Reading passage:
**********

Getting rid of the secondary bevel on a H/T Viking.
Hello all,

I just bought a H/T Viking as a project piece (new grip, re-do the scabbard, other touches) and one of the first things I want to do is get rid of the secondary bevel.
Would it be possible to re-shape the edge into an apple seed form? Should I use a file, stones or just sand papers?

Any tips appreciated,

Ian
European (medieval) swords were generally shaped/sharpened on grinding wheels, then likely honed with hand tools (no idea what kind). I wouldn't think you'd want ot get rid of the seconday bevel, but maybe you want to reshape it to be more historically correct instead of the nasty thin machine ground thing you have on that sword now. You might want to get a small grinder from Harbor Freight ($40) and a series of belts that end with a leather honing strop. The only problem with that is your bevel would be sharpened perpendicular to the rest of the sword, making the edge shiny and quite distinct.

**********

Collected material:
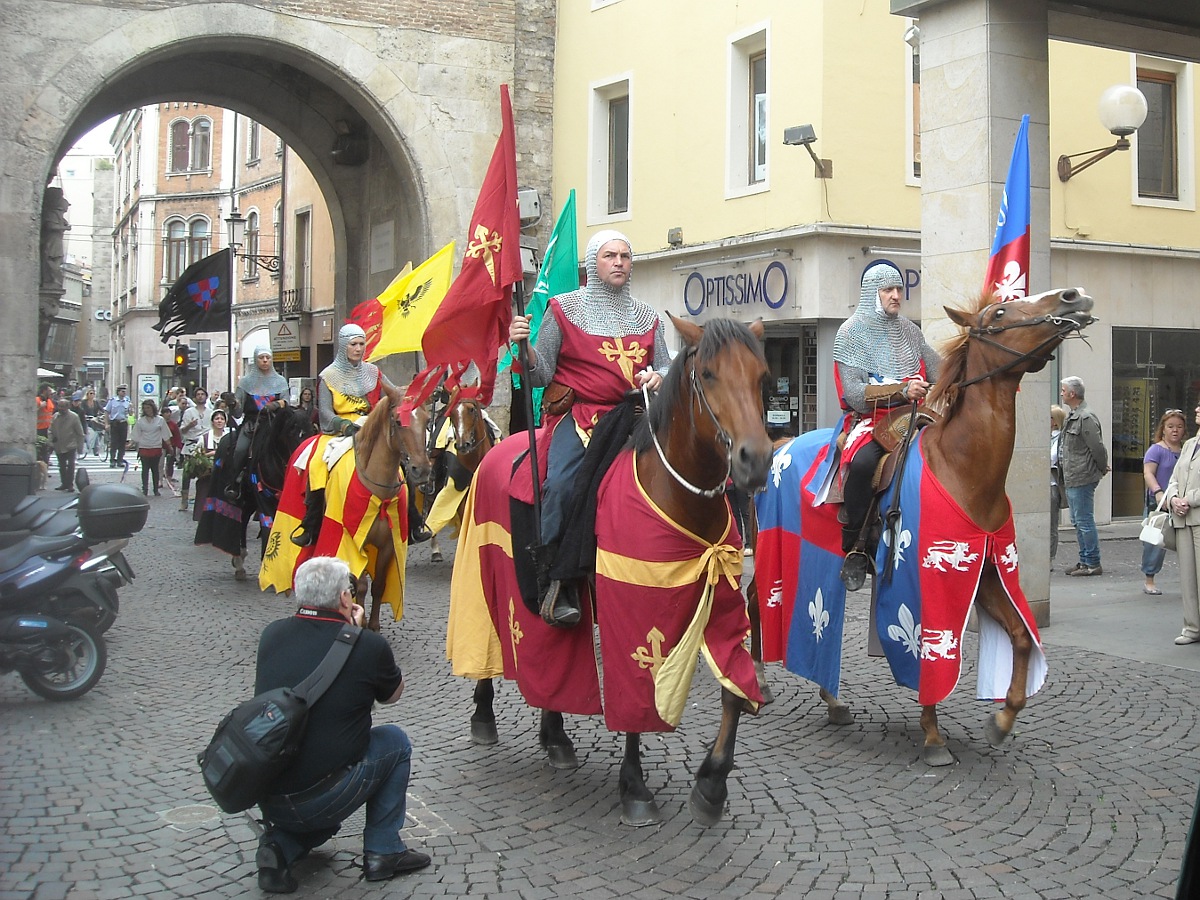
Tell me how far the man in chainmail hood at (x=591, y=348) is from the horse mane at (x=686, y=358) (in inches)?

**********

Tasks for this exercise:
A. In the forum post about removing a sword's secondary bevel, reproduce the passage from "I just bought" to "just sand papers?", swapping "apple seed" for "convex".
B. In the forum post about removing a sword's secondary bevel, what does the reply say European medieval swords were generally shaped and sharpened on?

Solved tasks:
A.
I just bought a H/T Viking as a project piece (new grip, re-do the scabbard, other touches) and one of the first things I want to do is get rid of the secondary bevel.
Would it be possible to re-shape the edge into an convex form? Should I use a file, stones or just sand papers?

B. Grinding wheels.